Ambas miraban el frasco con cierto resquemor. La hija, más osada por su juventud, lo tomó y lo destapó. Lo olió y luego tomó la cuchara. Miró a su madre y ambas sonrieron con los ojos llorosos. “Perdone, es que nunca hemos tomado de este café, sólo hacemos de grano en la casa. ¿Cuánto le tenemos que poner?”, dijo la madre, con cierta pena, pero con una enorme sonrisa dibujándosele, dejando emerger toda su inocencia.
Les preparé el café y luego lo empezaron a tomar. Les ofrecí galletas y también comieron. Era lo menos que podía hacer. Entonces empecé a redactar el acta. La señora continuó diciéndome que sentía mucho todo lo que había pasado y que si ella no se hubiera ido a esa fiesta, nada malo hubiese ocurrido.
No fue su culpa ni tampoco la de su hija, le aseveré.

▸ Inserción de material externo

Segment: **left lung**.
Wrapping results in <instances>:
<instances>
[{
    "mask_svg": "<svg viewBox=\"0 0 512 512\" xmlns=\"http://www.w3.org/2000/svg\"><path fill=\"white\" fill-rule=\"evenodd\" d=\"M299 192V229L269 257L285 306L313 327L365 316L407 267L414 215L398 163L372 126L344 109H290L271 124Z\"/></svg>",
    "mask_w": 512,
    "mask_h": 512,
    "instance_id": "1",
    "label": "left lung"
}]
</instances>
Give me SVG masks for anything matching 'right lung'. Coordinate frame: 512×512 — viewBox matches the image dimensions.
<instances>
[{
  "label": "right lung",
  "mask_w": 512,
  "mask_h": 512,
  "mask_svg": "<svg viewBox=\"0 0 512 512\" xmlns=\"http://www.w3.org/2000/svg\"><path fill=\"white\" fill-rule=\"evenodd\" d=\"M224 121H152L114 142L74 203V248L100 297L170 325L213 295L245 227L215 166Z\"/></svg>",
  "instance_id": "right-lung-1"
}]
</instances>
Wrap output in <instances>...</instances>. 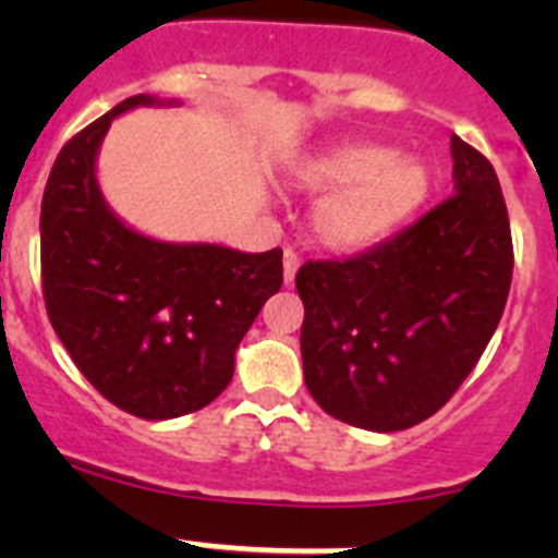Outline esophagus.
I'll return each mask as SVG.
<instances>
[{
  "label": "esophagus",
  "instance_id": "34e87169",
  "mask_svg": "<svg viewBox=\"0 0 558 558\" xmlns=\"http://www.w3.org/2000/svg\"><path fill=\"white\" fill-rule=\"evenodd\" d=\"M296 269H300V256H296L294 251H286L283 253V283L286 286H294Z\"/></svg>",
  "mask_w": 558,
  "mask_h": 558
}]
</instances>
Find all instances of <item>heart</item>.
I'll return each instance as SVG.
<instances>
[{"label": "heart", "instance_id": "obj_1", "mask_svg": "<svg viewBox=\"0 0 558 558\" xmlns=\"http://www.w3.org/2000/svg\"><path fill=\"white\" fill-rule=\"evenodd\" d=\"M307 189H335L313 207V232L331 251H364L413 216L429 191L418 159H397L384 145H342L296 170Z\"/></svg>", "mask_w": 558, "mask_h": 558}]
</instances>
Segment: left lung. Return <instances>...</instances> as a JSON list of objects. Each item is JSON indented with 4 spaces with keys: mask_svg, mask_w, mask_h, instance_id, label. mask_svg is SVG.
<instances>
[{
    "mask_svg": "<svg viewBox=\"0 0 558 558\" xmlns=\"http://www.w3.org/2000/svg\"><path fill=\"white\" fill-rule=\"evenodd\" d=\"M453 194L388 243L296 272L307 391L331 415L399 432L435 415L497 331L513 278L502 189L451 134Z\"/></svg>",
    "mask_w": 558,
    "mask_h": 558,
    "instance_id": "1",
    "label": "left lung"
}]
</instances>
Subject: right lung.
<instances>
[{
	"label": "right lung",
	"mask_w": 558,
	"mask_h": 558,
	"mask_svg": "<svg viewBox=\"0 0 558 558\" xmlns=\"http://www.w3.org/2000/svg\"><path fill=\"white\" fill-rule=\"evenodd\" d=\"M150 105L183 102L137 94L61 148L39 243L48 318L83 378L126 413L167 421L229 386L240 340L283 286V251L167 243L116 216L99 189V148L112 118Z\"/></svg>",
	"instance_id": "right-lung-1"
}]
</instances>
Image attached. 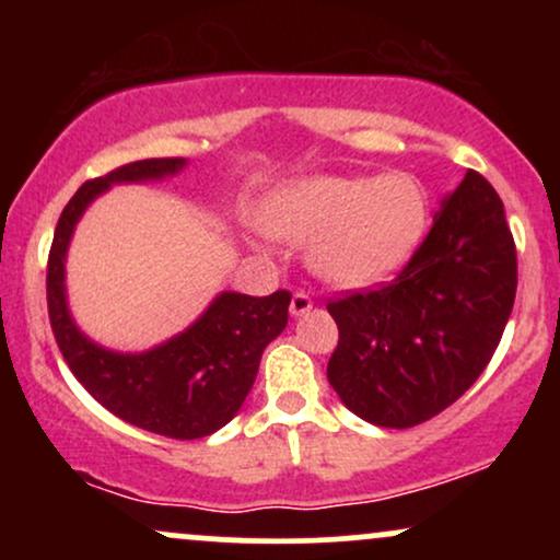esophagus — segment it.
Returning a JSON list of instances; mask_svg holds the SVG:
<instances>
[{"mask_svg": "<svg viewBox=\"0 0 560 560\" xmlns=\"http://www.w3.org/2000/svg\"><path fill=\"white\" fill-rule=\"evenodd\" d=\"M311 307H313V300L307 298L305 292H294V294H292V302H289V313H292L294 318L305 316V313L311 311Z\"/></svg>", "mask_w": 560, "mask_h": 560, "instance_id": "obj_1", "label": "esophagus"}]
</instances>
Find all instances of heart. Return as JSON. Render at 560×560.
Segmentation results:
<instances>
[{
  "mask_svg": "<svg viewBox=\"0 0 560 560\" xmlns=\"http://www.w3.org/2000/svg\"><path fill=\"white\" fill-rule=\"evenodd\" d=\"M427 191L408 173L313 176L276 191L262 226L276 240L311 244L320 279L342 289L387 281L427 234Z\"/></svg>",
  "mask_w": 560,
  "mask_h": 560,
  "instance_id": "b5f03b06",
  "label": "heart"
}]
</instances>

Permaneció en silencio como empezando a dejar un peso, no porque yo la absolviera, sino porque como ella misma lo había dicho, no se lo había contado a nadie, sino hasta esa tarde.
Les expliqué qué pasaría con el caso, con la mayor claridad posible. Sobre las posibilidades de revertir una adopción que había sido aparentemente legal. Y bueno, hablamos un poco sobre su pueblo, al que debían volver esa misma tarde.
Al terminar el asunto, no esperaron más porque las dejaría el bus, así que se fueron de inmediato. La madre abrazó a su hija y comenzó a caminar hacia fuera, por el laberinto de pasillos que era ese edificio.
Archivé las declaraciones y redacté algunas órdenes para investigar el caso. Sería un trámite muy largo. Eran casi las seis de la tarde. El sol no se miraba más. El cielo era ya de un color púrpura y las palomas estaban todas apostadas en el techo, arrullando entre la lámina.
La orquesta terminaba de ensayar, pero en el último tramo de su sesión, ejecutaron todo el último movimiento de La Patética. Volví a quedarme impávido en la silla, mirando hacia el patio. Me pregunté si alguna vez Tchaikovsky habrá visto un árbol de mango. Me pregunto si alguna vez habrá imaginado América con árboles frutales en los patios de las señoras que a su sombra se echan a llorar.
Escuchando la sinfonía, me pareció que el viejo Pyotr explicaba mejor lo que yo empezaba a sentir y decidí permanecer en silencio, con la oficina vacía desde hacía mucho y la noche empezando a venir con un hijo lejos.